Bir hastane odasında elleri kucağında, düz bakışlarla duvarı izliyordu kadın. Yeni doğum yapmıştı,bugün hastanede ilk gecesiydi. Çok geçmeden odaya bir adam girdi,bu eşiydi. Kadın kimin geldiğini merak etmediğinden dolayı duvara bakmaya devam etti,adam dayanamadı ve kadının yanına gidip ellerini avuçları arasına sığdırdı. Ve hüzünlü bakışlarla konuşmaya başladı.

"Hayatım yapma ama böyle,bak dünyalar tatlısı bir kızımız oldu,neden böyle yapıyorsun?" Diye sordu karısına. Kadın omuz silkti,adam bir elini kadının yüzüne götürdü ve yanağını avucladı ve konuşmaya devam etti.

"Ama bak kızımız-" kadın adamın bile ummadığı bir anda, ummadığı birşey yaptı. Yüksek sesle bağırması ikisinide şaşkına sokmuştu.

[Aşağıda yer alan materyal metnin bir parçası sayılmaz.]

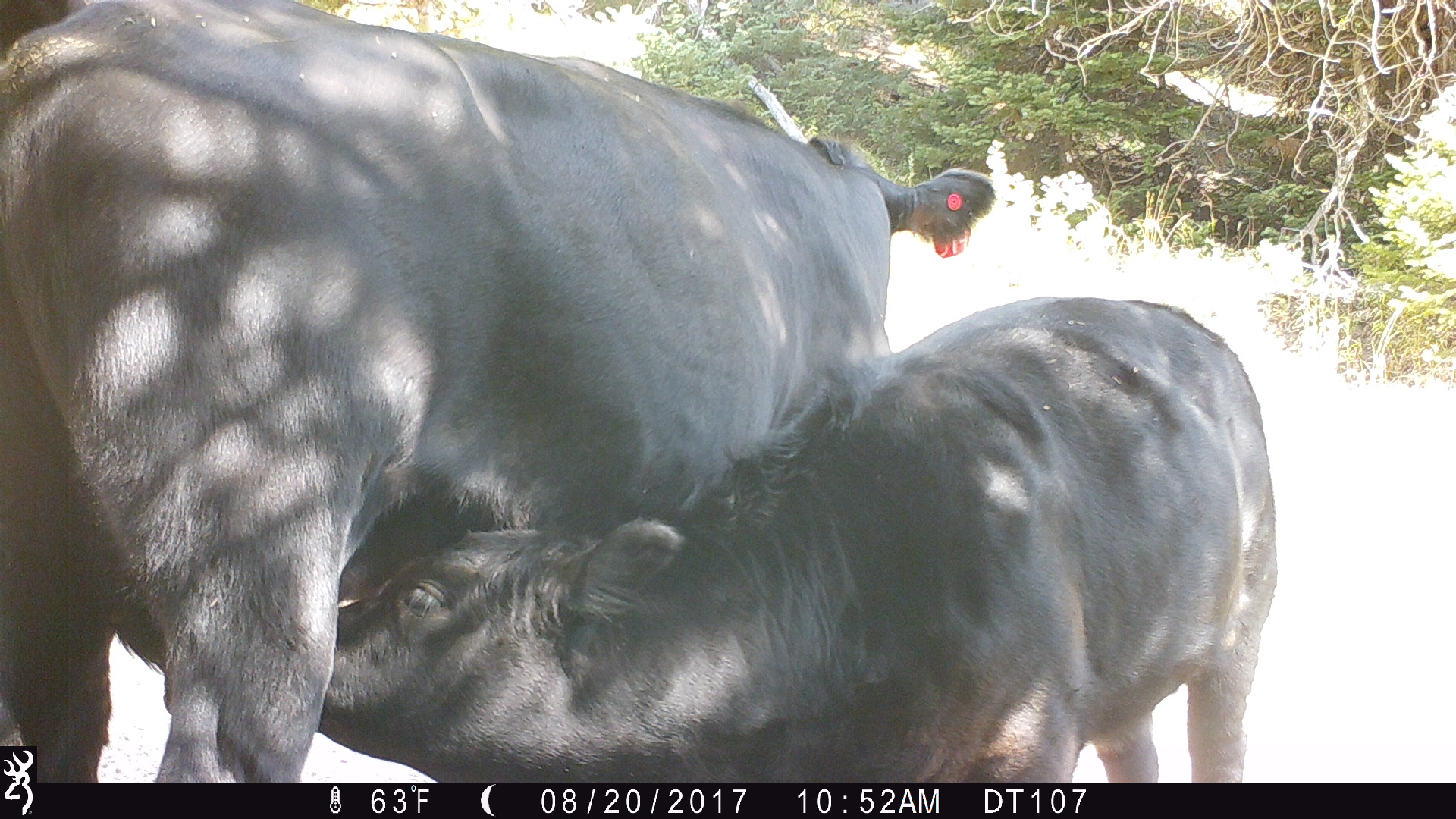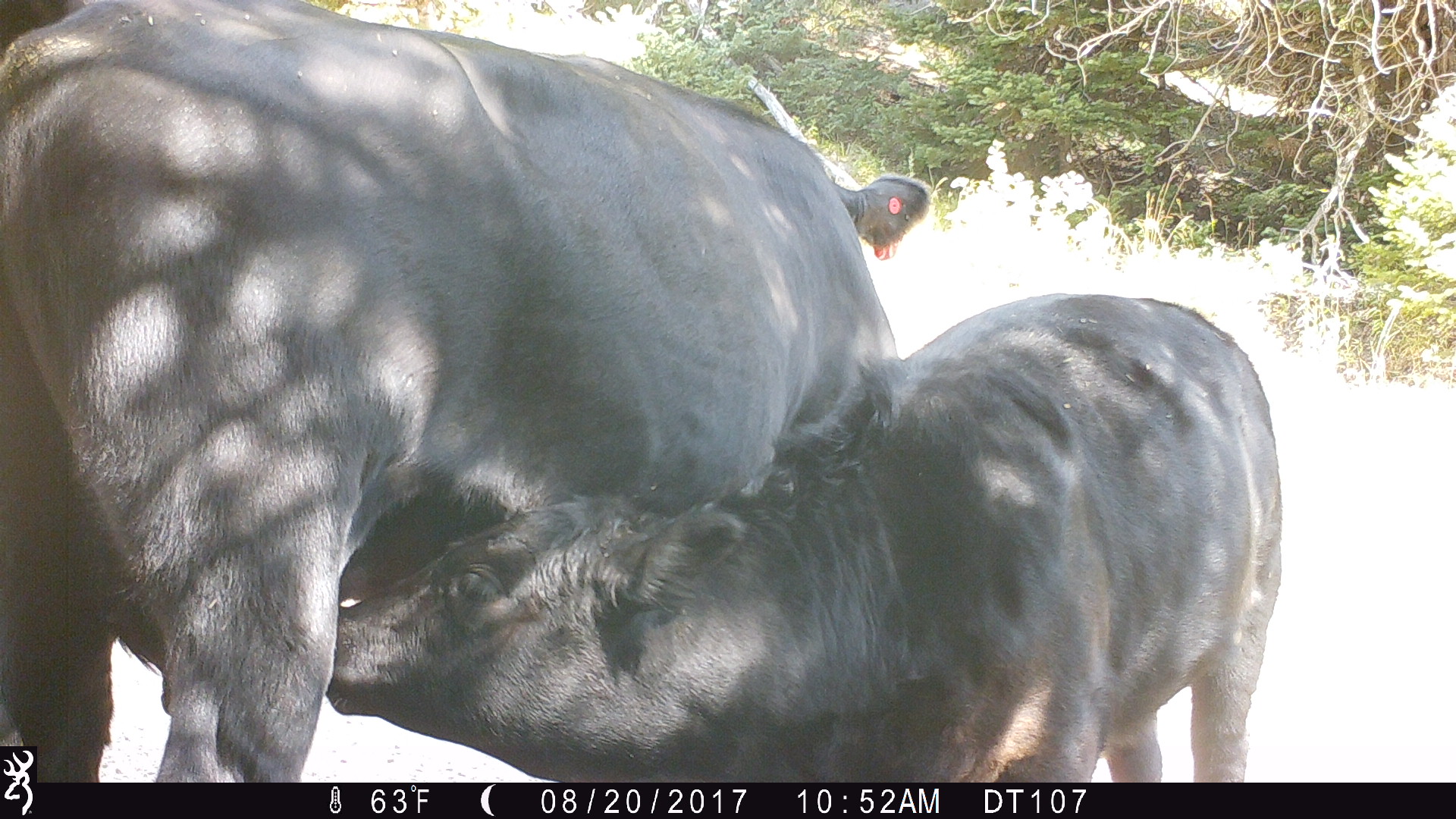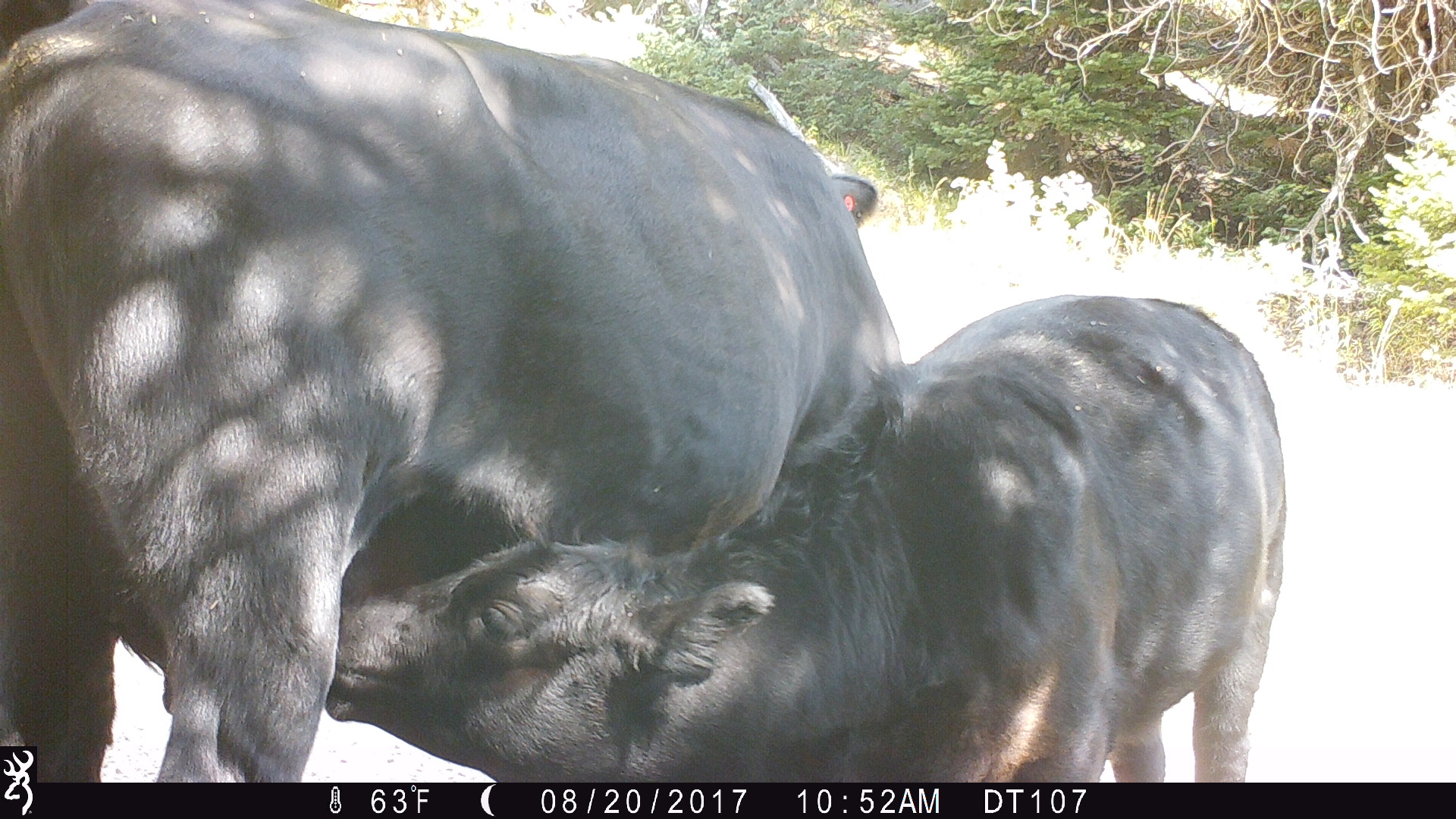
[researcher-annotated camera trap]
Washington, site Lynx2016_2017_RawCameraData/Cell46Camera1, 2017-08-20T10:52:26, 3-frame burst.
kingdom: Animalia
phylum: Chordata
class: Mammalia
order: Artiodactyla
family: Bovidae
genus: Bos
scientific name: Bos taurus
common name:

"BENİM BİR KIZIM YOK,SEN İSTİYORSAN SENİN KIZIN OLABİLİR AMA BENİM DEGİL!" diye çıkışınca adam irkti ve hafif geri çekildi fakat elleri hala yerlerindeydi. Kadın devam etti konuşmasına. "BEN O KIZI İSTEMİYORUM,BEN SUAN ÇOCUK İSTEMİYORUM. GİTSİN,İSTEMİYORUM" kadının sesi hala alçalmamıştı,adamın yavaş yavaş gözleri dolmaya başlamıştı,dolu gözlerle baktı karısına,biricik sevdiğine sonra ise yanağında ki eli ile okşadı yanağını hafifçe ve,

"Tamam,halledeceğim" dedi. Ama kendi sesini kendi bile duyamamıştı,bunu dediği anda yanaklarına bir göz yaşı yavaşça süzülmüştü. Kadın başını salladı,

"Git onu camiiye biryere bırak,bebek sesi cekemeyecegim. Sakin getirme yanıma!" Diyen kadın yüzünden adamın yanaklarına bütün gözyaşları yavaşça hücum etti. Adam başını salladı ve yavaşça karısının yanından ayrıldı. Odanın kapısına doğru ilerledi ve kapıyı yavaşça kapatıp önünde derin bir nefes verdi.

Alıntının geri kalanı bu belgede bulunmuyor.